En el patio se había producido un tumulto. En el centro había dos hombres que gruñían y rodaban por el suelo. Uno de ellos empuñaba un cuchillo. Laila reconoció a uno de los hombres que antes discutía sobre política. El otro era el que abanicaba los kebabs. Varios trataban de separarlos, pero babi no era uno de ellos: él se mantenía pegado a la pared, alejado de la riña, junto con el padre de Tariq, que lloraba.
Laila captó fragmentos de información de las voces excitadas que la rodeaban: el tipo que hablaba de política, un pastún, había llamado traidor a Ahmad Sha Massud por «haber hecho un trato» con los soviéticos en la década de los ochenta. El hombre de los kebabs, un tayiko, se había ofendido y le había exigido que se retractara. El primero se había negado. El tayiko había afirmado que, de no ser por Massud, la hermana del otro aún «andaría entregándose» a los soldados soviéticos. En ese punto de la discusión llegaron a las manos. Uno de los dos había sacado un cuchillo; había discrepancias sobre cuál había sido.
Laila vio con horror que Tariq intervenía en la pelea. También vio que algunos pacificadores se lanzaban ahora puñetazos, y le pareció vislumbrar un segundo cuchillo.

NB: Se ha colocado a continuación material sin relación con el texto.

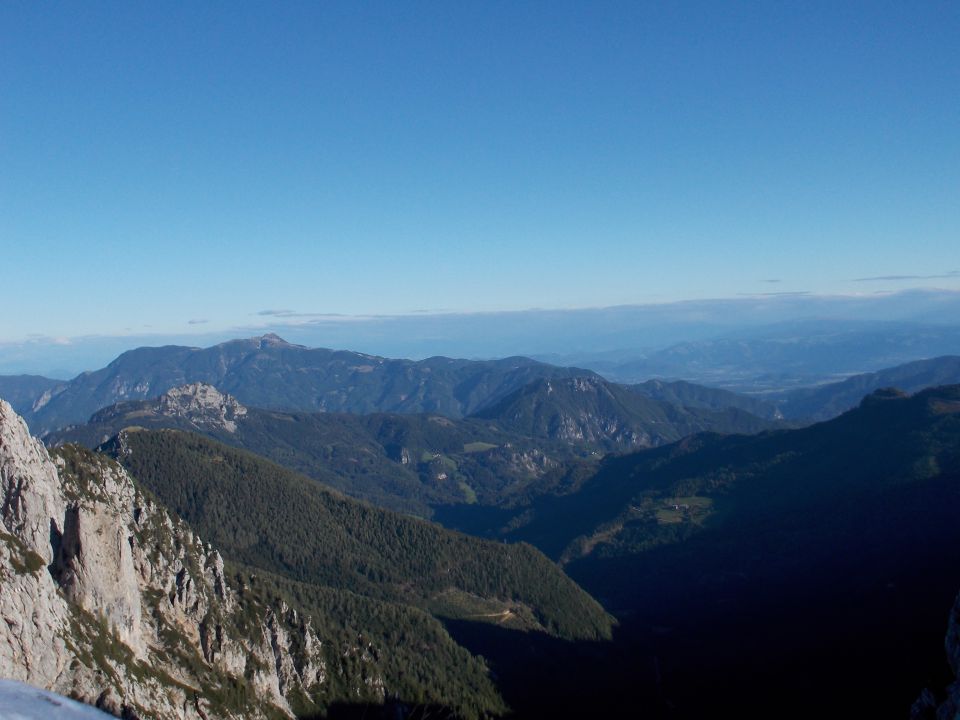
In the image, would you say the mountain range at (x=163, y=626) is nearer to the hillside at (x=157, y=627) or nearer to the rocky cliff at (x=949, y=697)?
the hillside at (x=157, y=627)

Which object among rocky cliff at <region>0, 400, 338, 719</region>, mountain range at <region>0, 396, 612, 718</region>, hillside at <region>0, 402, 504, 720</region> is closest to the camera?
rocky cliff at <region>0, 400, 338, 719</region>

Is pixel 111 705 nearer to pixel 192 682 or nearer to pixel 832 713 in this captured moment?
pixel 192 682

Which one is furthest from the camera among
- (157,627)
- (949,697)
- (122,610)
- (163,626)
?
(163,626)

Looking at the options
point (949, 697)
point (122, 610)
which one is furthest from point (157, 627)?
point (949, 697)

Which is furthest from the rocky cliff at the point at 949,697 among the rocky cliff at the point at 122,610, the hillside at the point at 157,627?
the hillside at the point at 157,627

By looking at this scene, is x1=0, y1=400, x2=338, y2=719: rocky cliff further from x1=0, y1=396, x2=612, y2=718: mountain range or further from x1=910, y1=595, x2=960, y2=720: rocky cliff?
x1=910, y1=595, x2=960, y2=720: rocky cliff

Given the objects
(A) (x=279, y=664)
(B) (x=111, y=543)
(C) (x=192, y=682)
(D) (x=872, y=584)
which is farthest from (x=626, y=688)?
(B) (x=111, y=543)

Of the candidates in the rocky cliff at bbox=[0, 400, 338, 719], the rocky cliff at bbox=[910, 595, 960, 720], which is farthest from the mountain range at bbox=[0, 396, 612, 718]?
the rocky cliff at bbox=[910, 595, 960, 720]

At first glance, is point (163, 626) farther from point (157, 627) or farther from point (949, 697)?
point (949, 697)
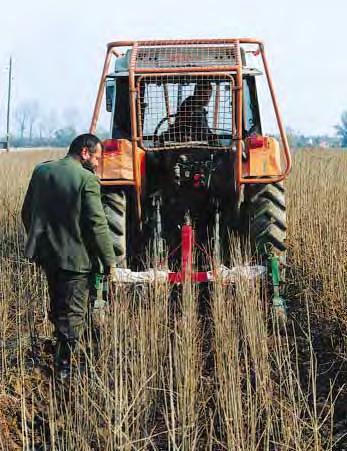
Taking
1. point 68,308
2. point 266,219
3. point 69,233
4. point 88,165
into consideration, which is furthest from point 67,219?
point 266,219

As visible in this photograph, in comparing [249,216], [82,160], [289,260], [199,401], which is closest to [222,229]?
[249,216]

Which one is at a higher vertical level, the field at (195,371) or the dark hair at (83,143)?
the dark hair at (83,143)

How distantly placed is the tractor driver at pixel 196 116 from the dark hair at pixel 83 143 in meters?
1.13

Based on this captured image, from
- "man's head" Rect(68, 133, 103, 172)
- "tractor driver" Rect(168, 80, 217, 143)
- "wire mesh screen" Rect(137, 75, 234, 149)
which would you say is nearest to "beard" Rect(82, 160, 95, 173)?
"man's head" Rect(68, 133, 103, 172)

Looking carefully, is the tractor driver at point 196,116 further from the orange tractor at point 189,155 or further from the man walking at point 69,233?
the man walking at point 69,233

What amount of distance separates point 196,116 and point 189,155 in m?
0.29

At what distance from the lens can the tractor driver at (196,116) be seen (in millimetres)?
5395

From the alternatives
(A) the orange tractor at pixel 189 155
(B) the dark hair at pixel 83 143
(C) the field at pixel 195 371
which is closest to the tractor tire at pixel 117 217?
(A) the orange tractor at pixel 189 155

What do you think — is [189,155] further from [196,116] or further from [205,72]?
[205,72]

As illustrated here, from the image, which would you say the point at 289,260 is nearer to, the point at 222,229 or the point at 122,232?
the point at 222,229

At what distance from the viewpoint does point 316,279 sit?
5.61 metres

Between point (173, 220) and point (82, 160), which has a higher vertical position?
point (82, 160)

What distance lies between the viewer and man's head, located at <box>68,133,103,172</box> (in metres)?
4.31

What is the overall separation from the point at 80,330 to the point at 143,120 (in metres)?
1.82
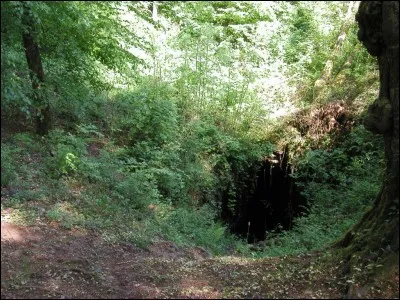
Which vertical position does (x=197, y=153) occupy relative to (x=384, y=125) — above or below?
below

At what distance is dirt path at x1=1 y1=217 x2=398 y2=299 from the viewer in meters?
5.07

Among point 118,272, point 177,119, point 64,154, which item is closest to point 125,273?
point 118,272

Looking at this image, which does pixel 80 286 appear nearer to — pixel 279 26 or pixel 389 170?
pixel 389 170

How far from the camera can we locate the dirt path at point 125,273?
5.07 m

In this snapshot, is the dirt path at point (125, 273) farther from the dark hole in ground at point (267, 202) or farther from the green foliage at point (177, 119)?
the dark hole in ground at point (267, 202)

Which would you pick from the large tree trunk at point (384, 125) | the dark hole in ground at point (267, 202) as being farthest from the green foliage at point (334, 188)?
the large tree trunk at point (384, 125)

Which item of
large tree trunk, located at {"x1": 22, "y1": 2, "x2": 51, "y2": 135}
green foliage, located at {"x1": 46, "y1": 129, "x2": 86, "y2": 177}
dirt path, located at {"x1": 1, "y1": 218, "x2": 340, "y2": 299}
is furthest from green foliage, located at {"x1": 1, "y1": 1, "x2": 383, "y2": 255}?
dirt path, located at {"x1": 1, "y1": 218, "x2": 340, "y2": 299}

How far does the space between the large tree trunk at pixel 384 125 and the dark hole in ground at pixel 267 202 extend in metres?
7.18

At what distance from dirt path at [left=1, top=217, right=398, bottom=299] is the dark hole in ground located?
254 inches

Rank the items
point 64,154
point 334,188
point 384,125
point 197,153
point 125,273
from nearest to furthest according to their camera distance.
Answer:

Esa noche, Laila recordó cómo se habían abalanzado todos, unos encima de otros, entre gritos, aullidos y puñetazos, y en medio del barullo, un sonriente y despeinado Tariq trataba de salir a rastras sin la pierna ortopédica.
Fue increíble la rapidez con que se desarrollaron los acontecimientos.

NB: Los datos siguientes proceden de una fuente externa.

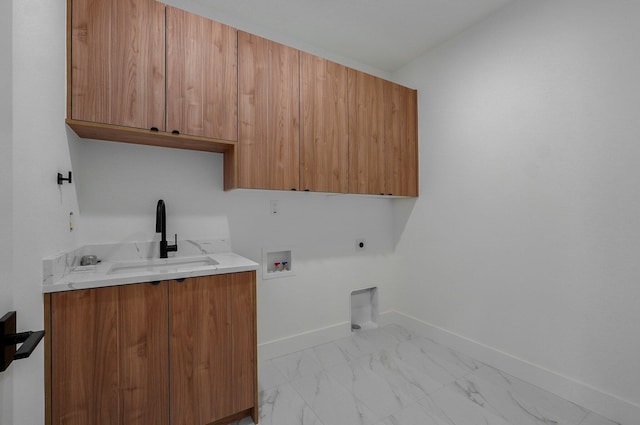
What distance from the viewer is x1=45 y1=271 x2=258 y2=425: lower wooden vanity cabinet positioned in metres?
1.17

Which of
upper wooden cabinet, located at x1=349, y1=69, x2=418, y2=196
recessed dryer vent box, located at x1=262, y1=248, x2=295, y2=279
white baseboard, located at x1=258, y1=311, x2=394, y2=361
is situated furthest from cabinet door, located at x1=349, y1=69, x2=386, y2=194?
white baseboard, located at x1=258, y1=311, x2=394, y2=361

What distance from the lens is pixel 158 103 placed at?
158 centimetres

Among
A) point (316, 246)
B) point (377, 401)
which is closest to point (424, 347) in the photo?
point (377, 401)

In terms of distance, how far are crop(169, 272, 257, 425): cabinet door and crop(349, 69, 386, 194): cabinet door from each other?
126cm

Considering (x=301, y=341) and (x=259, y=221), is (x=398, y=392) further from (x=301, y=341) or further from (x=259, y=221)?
(x=259, y=221)

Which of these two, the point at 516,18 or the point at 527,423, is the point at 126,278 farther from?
the point at 516,18

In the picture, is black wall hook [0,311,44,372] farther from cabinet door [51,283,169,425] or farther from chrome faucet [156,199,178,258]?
chrome faucet [156,199,178,258]

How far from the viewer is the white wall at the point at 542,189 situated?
1.59m

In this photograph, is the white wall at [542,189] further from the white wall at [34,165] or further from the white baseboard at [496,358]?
the white wall at [34,165]

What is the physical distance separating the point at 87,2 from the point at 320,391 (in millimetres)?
2564

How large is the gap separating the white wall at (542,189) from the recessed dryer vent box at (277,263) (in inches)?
52.6

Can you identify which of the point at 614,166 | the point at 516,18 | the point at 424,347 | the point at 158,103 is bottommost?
the point at 424,347

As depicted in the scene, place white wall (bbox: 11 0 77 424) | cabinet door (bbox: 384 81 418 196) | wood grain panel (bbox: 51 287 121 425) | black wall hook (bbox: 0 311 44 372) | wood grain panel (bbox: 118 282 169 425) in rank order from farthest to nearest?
1. cabinet door (bbox: 384 81 418 196)
2. wood grain panel (bbox: 118 282 169 425)
3. wood grain panel (bbox: 51 287 121 425)
4. white wall (bbox: 11 0 77 424)
5. black wall hook (bbox: 0 311 44 372)

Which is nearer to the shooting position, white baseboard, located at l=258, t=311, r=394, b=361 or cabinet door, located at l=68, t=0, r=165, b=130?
cabinet door, located at l=68, t=0, r=165, b=130
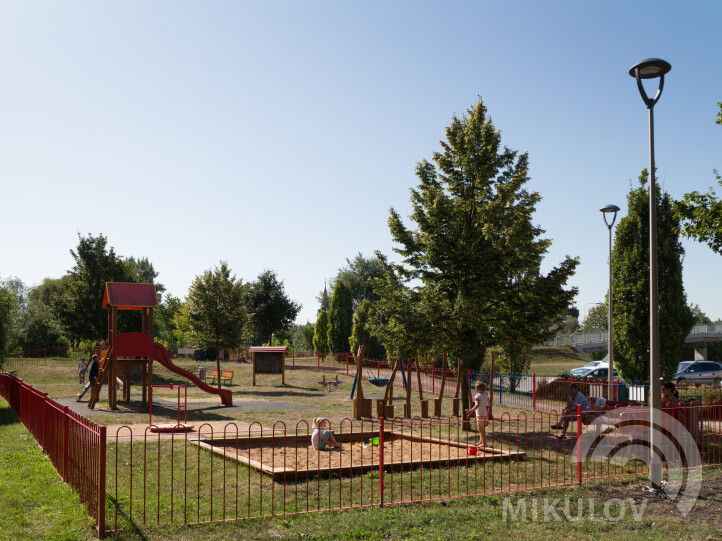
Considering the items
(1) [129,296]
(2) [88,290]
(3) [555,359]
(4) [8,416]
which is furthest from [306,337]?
(4) [8,416]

La asamblea de gobierno se formó prematuramente y eligió a Rabbani como presidente. Las otras facciones se quejaron de nepotismo. Massud pidió paz y paciencia.

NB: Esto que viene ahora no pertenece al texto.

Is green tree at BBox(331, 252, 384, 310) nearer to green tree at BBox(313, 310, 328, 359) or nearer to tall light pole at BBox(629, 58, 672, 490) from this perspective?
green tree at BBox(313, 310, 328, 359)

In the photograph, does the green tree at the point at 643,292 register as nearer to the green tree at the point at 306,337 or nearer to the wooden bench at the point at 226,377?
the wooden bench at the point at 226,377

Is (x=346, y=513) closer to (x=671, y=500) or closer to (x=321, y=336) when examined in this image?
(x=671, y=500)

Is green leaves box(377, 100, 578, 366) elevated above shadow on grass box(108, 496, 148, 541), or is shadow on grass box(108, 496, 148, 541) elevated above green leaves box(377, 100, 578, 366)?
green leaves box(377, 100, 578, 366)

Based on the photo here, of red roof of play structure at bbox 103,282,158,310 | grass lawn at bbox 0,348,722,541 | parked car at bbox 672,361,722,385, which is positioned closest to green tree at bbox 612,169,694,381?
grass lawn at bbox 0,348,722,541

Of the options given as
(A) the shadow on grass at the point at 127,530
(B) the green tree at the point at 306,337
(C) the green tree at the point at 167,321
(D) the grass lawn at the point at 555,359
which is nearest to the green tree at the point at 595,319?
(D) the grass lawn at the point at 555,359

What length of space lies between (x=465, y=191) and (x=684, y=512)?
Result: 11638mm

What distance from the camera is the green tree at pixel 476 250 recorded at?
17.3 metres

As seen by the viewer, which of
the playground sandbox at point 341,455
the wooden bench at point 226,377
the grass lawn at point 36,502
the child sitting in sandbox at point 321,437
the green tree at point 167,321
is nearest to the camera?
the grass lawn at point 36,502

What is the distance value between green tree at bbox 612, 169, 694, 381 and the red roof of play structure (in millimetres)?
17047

Hekmatyar se indignó por haber sido excluido. Los hazaras, que venían de una larga historia de opresión y olvido, estaban furiosos.
Se lanzaban insultos. Se señalaba con el dedo. Se lanzaban acusaciones. Las reuniones se suspendían airadamente y se daban portazos. La ciudad contenía el aliento. En las montañas, se cargaban los kalashnikovs.
Armados hasta los dientes, pero faltos de un enemigo común, los muyahidines habían hallado oponentes entre las diferentes facciones.
Llegó por fin la hora de la verdad.
Y cuando empezaron a llover misiles sobre Kabul, la gente corrió a buscar refugio. También mammy, que volvió a vestirse de negro, se metió en su habitación, corrió las cortinas y se cubrió con la manta.